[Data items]
┄┄┄┄┄┄┄┄┄┄┄┄┄┄┄┄┄┄┄┄

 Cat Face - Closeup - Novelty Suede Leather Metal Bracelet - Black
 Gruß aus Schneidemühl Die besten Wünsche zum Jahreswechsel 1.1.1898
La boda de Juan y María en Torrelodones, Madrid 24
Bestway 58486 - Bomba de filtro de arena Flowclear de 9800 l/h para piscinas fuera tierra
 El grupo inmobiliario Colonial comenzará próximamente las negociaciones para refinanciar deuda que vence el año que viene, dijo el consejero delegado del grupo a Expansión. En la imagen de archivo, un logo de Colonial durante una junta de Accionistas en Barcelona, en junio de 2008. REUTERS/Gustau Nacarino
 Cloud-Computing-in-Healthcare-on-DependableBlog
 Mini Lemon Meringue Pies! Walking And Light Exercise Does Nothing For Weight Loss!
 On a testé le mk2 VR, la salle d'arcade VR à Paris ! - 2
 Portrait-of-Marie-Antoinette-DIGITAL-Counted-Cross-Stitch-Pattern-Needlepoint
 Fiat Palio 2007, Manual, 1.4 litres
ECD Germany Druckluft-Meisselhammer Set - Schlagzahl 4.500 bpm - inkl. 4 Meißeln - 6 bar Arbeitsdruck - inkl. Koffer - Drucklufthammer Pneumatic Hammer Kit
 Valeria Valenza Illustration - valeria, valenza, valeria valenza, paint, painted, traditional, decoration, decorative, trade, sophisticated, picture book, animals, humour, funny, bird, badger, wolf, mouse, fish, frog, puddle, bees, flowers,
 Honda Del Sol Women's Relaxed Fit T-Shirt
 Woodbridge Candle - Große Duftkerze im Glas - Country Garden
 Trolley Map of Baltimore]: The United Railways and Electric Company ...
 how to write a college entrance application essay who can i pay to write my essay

┄┄┄┄┄┄┄┄┄┄┄┄┄┄┄┄┄┄┄┄

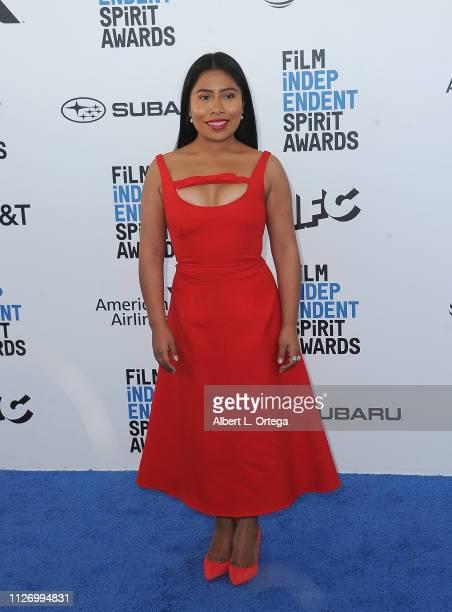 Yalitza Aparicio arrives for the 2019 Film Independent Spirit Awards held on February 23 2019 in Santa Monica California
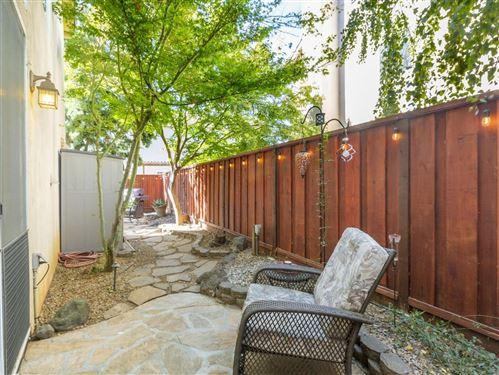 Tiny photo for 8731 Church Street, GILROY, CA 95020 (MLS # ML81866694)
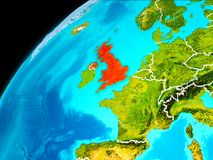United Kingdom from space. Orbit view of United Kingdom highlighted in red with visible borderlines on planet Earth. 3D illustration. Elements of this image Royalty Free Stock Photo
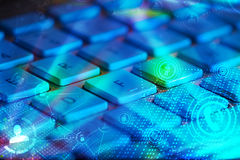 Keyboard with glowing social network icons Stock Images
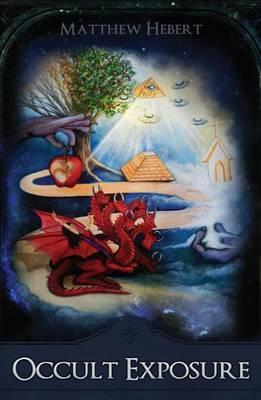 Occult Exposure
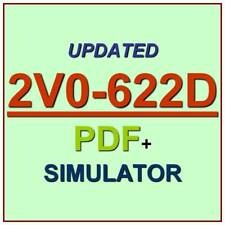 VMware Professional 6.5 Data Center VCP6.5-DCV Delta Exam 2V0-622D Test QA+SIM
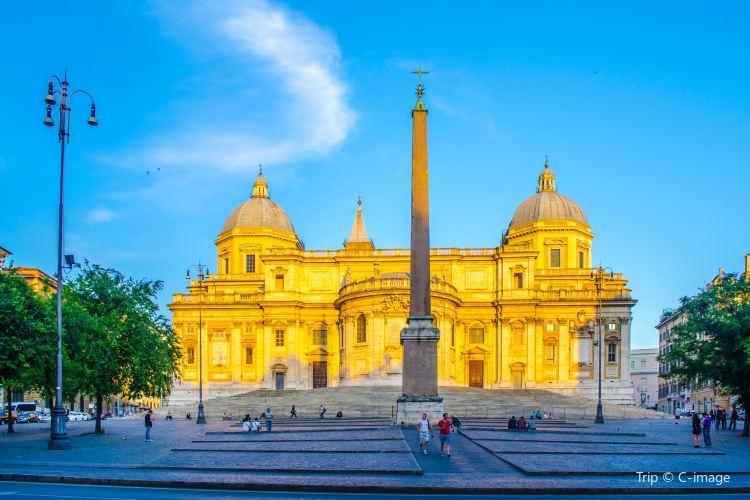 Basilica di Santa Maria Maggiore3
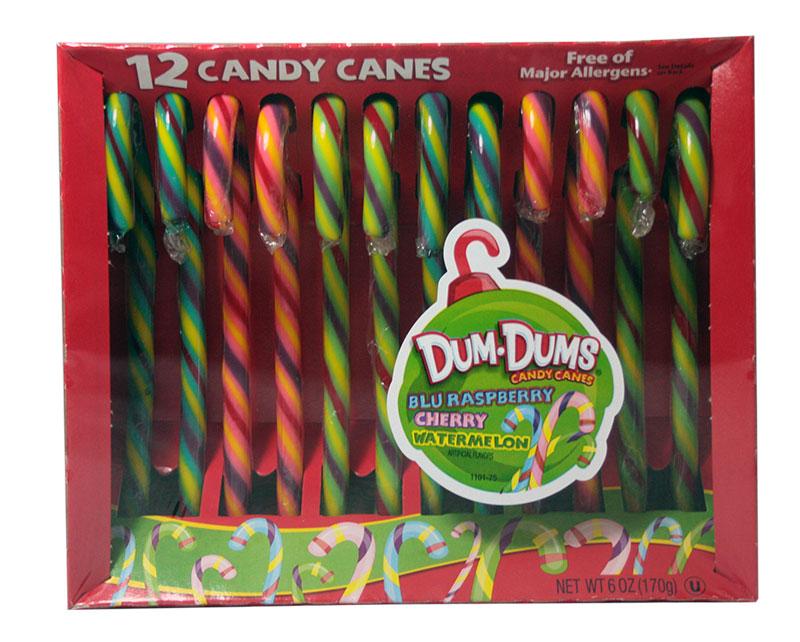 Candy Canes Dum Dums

┄┄┄┄┄┄┄┄┄┄┄┄┄┄┄┄┄┄┄┄

§ Work order:
Once the line with "Keyboard with glowing" has been found above, output that line and every later line exactly, stopping after the line with "Candy Canes Dum Dums", and omit the pictures.

§ Problem solution:
 Keyboard with glowing social network icons Stock Images
 Occult Exposure
 VMware Professional 6.5 Data Center VCP6.5-DCV Delta Exam 2V0-622D Test QA+SIM
 Basilica di Santa Maria Maggiore3
 Candy Canes Dum Dums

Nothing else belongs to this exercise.